Step Five - Post Closing
An essential but often overlooked part of the loan refinance process is compiling and distributing the closing binder. The closing binder should track the closing checklist in terms of content and should be organized in a logical way so that someone who did not participate in the loan closing can understand the facts surrounding the closing. The closing binder is especially important for a life insurance company lender because these entities are heavily regulated and often have their commercial real estate loan files audited.
All original, recorded documents must be received from the title company. Any post-closing deliveries must be managed. Most important, the final title insurance policy must be received, reviewed and approved. The date of the final title policy should always be the date and time the mortgage is recorded to ensure there is no gap between the date of the policy and the recording of the mortgage. Because of this, the title company cannot produce the final title policy until after the mortgage is recorded and the recording information is provided. The final title policy sometimes is not consistent with the proforma policy attached to the lender's escrow instructions, and revisions are required. The key to getting the post closing work completed efficiently and at a low cost is having good paralegal and staff support.
Refinancing a commercial real estate loan can be as easy or difficult as the parties want to make it. If some very basic concepts are followed by the borrower, lender and attorneys for both, the transaction will close quickly and effectively. Some of those key points are as follows:
- READ THE LOAN COMMITMENT. This sounds obvious enough, but there have been instances where the borrower or even the lender hasn't fully focused on the business terms contained in the loan commitment.

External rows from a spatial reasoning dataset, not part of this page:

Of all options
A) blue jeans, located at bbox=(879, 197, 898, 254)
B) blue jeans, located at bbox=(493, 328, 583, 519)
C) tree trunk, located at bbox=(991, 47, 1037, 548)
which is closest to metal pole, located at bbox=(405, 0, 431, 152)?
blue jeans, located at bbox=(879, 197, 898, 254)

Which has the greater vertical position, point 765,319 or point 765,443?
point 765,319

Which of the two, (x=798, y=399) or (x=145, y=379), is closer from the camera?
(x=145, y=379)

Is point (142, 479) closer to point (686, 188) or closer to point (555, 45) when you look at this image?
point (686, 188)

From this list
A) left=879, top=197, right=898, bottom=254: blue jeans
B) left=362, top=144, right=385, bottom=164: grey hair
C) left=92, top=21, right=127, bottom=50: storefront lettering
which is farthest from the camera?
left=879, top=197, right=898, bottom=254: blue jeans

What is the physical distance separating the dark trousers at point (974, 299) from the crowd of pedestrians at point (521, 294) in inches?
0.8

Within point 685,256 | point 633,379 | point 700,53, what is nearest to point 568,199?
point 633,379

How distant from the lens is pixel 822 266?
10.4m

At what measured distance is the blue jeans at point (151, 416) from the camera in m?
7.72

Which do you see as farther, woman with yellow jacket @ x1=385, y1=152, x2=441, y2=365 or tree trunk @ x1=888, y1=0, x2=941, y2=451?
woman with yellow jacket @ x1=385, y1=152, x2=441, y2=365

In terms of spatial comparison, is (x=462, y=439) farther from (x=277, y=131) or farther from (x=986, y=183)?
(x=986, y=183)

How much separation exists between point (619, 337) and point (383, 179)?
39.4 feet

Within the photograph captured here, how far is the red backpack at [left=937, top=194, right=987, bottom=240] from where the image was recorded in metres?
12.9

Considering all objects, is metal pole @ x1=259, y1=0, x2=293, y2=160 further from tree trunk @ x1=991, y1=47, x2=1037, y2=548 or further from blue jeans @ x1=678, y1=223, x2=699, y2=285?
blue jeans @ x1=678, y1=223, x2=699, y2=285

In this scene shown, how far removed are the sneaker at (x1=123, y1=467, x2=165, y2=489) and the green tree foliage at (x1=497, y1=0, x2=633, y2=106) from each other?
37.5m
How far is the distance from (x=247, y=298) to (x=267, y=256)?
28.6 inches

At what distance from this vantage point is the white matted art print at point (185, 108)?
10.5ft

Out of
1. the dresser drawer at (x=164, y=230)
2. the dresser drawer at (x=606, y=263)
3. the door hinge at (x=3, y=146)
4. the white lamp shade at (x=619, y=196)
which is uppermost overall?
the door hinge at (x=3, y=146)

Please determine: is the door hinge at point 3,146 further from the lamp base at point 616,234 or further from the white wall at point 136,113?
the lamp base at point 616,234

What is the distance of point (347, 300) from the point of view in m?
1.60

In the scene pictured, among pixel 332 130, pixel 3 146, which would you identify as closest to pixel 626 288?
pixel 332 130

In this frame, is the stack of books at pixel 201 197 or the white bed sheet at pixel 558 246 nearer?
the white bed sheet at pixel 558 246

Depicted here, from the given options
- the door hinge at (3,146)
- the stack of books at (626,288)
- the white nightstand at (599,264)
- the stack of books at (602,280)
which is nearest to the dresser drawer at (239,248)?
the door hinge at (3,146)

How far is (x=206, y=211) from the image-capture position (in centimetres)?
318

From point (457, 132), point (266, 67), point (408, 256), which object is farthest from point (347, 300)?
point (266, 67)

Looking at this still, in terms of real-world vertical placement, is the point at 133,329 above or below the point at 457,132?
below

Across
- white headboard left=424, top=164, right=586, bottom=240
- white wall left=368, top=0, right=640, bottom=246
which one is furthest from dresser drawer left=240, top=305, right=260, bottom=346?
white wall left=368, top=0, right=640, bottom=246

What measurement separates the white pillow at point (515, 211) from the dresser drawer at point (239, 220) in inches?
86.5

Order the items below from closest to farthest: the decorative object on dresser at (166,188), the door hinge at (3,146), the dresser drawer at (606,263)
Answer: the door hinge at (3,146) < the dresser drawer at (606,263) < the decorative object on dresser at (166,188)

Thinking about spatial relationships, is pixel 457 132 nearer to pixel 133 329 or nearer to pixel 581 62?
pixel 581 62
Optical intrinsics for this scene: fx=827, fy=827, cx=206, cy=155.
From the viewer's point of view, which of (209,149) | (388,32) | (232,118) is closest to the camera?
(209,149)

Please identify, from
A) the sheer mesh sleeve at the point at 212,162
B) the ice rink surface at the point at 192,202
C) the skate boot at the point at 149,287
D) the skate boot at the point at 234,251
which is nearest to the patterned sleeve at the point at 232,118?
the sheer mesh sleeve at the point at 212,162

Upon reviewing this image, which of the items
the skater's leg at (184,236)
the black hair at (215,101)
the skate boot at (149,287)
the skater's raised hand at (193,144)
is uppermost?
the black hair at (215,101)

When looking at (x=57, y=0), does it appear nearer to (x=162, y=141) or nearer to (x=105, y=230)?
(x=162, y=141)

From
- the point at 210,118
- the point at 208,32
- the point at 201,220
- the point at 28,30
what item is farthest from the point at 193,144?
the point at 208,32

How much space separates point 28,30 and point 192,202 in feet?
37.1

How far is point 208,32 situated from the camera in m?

- Know the property being refinanced. Anticipating and managing property-specific issues (difficult tenants, environmental concerns, structural problems, access or title deficiencies) will head off potential problems before they become actual problems.
- For borrowers, start the due diligence early. During the loan commitment negotiation stage, the borrower should ask lenders for a sample closing checklist, title requirements survey requirements, and form tenant documents (estoppels and SNDAs) so borrower and its counsel can start compiling the due diligence items even before the loan is committed.
- Hire experienced legal counsel early. For both lenders and borrowers, getting legal counsel involved at the beginning is critical and will save both sides time and money in the long run. Borrower's legal counsel must be experienced in commercial real estate finance. It may be tempting to use, for example, the litigation specialist who handled a recent case so effectively, but if borrower's counsel is not experienced in the commercial process, delays will result and costs will rise. In particular, borrower's counsel should be familiar with standard documentation provisions and requirements for commercial loans.